A special problem in mnemonics is the memory of lists. Not only are lists a common and difficult-to-remember type of item in themselves, it’s often important to take other items you’ve memorized and put them in a list so you can find them later. As such, these are in some sense meta-techniques: you may apply some of the techniques listed above to memorize individual items, then link them together into lists.

  • Method of loci: This technique dates back at least to ancient Greece and was regularly taught for thousands of years, but many people today have never heard of it. To use this method, you imagine yourself walking through a place you know well, real or fictional, and mentally superimpose objects representing the ideas you want to memorize on the landscape, in specific locations (or loci).
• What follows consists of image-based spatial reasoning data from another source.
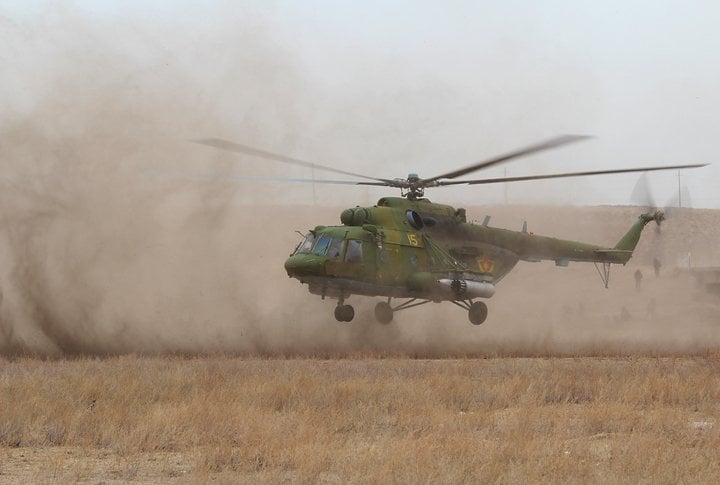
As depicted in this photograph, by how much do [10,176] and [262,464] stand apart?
58.0 feet

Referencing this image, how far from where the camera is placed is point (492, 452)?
10.2m

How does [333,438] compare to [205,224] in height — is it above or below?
below

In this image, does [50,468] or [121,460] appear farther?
[121,460]

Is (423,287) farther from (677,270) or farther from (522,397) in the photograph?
(677,270)

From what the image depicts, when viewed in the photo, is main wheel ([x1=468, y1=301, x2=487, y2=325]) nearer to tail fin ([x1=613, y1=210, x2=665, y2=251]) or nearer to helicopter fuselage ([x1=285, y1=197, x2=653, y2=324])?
helicopter fuselage ([x1=285, y1=197, x2=653, y2=324])

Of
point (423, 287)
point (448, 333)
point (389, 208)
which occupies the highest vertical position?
point (389, 208)

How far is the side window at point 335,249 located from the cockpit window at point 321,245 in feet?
0.33

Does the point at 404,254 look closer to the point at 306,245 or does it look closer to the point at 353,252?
the point at 353,252

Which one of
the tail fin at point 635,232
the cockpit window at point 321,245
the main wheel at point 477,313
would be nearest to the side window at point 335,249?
the cockpit window at point 321,245

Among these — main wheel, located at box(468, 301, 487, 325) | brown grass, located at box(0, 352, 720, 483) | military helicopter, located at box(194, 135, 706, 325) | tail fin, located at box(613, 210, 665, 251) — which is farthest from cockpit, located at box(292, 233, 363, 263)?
tail fin, located at box(613, 210, 665, 251)

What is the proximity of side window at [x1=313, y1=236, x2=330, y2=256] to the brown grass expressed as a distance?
3.46 m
Later, you can “walk” back through the space to revisit the ideas.

    This may also be called the “memory palace” technique or simply “the art of memory.”

  • Linking: This technique is the method of loci without the imagined place. Instead of using a background location, image 1 is simply imagined interacting with image 2, then image 2 interacting with image 3, and so on. With the overlap in place, you can walk your way down the list by finding the “other” pair associated with each image. This method can be faster and easier than the method of loci, but is also riskier because forgetting one link may mean you lose track of other items as well.
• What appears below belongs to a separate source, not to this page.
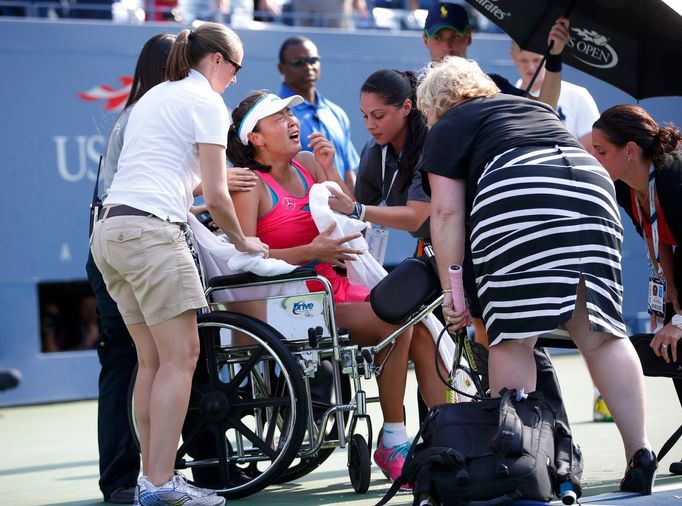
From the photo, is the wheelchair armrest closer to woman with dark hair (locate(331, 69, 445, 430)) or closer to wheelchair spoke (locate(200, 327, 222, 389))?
wheelchair spoke (locate(200, 327, 222, 389))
  • Peg systems: This technique is helpful when you need to associate numbers with each item. You first memorize a list of items called pegs, which are arbitrary images associated with the numbers (the Major System is a popular way to make the associations of these images to their numbers memorable). Then you can memorize the number of any item by linking your mnemonic image for the item with the peg. For a system in which you can either “scan” or get the number of an item, you can combine this with the method of loci.

  • Initialisms: For items that have a strong linguistic component, you can make up silly phrases where the first letter of each word matches the first letter of each list. These have the benefit of being more easily recorded on flashcards or shared with other people, though they may not be as effective and they’re a poor choice for long lists.

The hardest part of many of these techniques is memorizing the mnemonic mappings themselves. While you can try to pick associations that have some meaning to you, often with some success, there is likely no particular reason Wednesdays should be red, or the number 2 should make an n sound. Memorizing mnemonic mappings well enough to use them effectively can admittedly be infuriating at times. If you stick with it, though, you’ll soon enough be rewarded with a personalized system that will work for the rest of your life.


In future posts in this section, we’ll look a bit deeper into several of these techniques and how you might use them with Anki. This series is not intended to be a definitive guide to mnemonics, however; while I can use mnemonics perfectly well, I’m hardly an expert and many good resources have been written already. If something in this list intrigues you, you can and should go learn about it right now!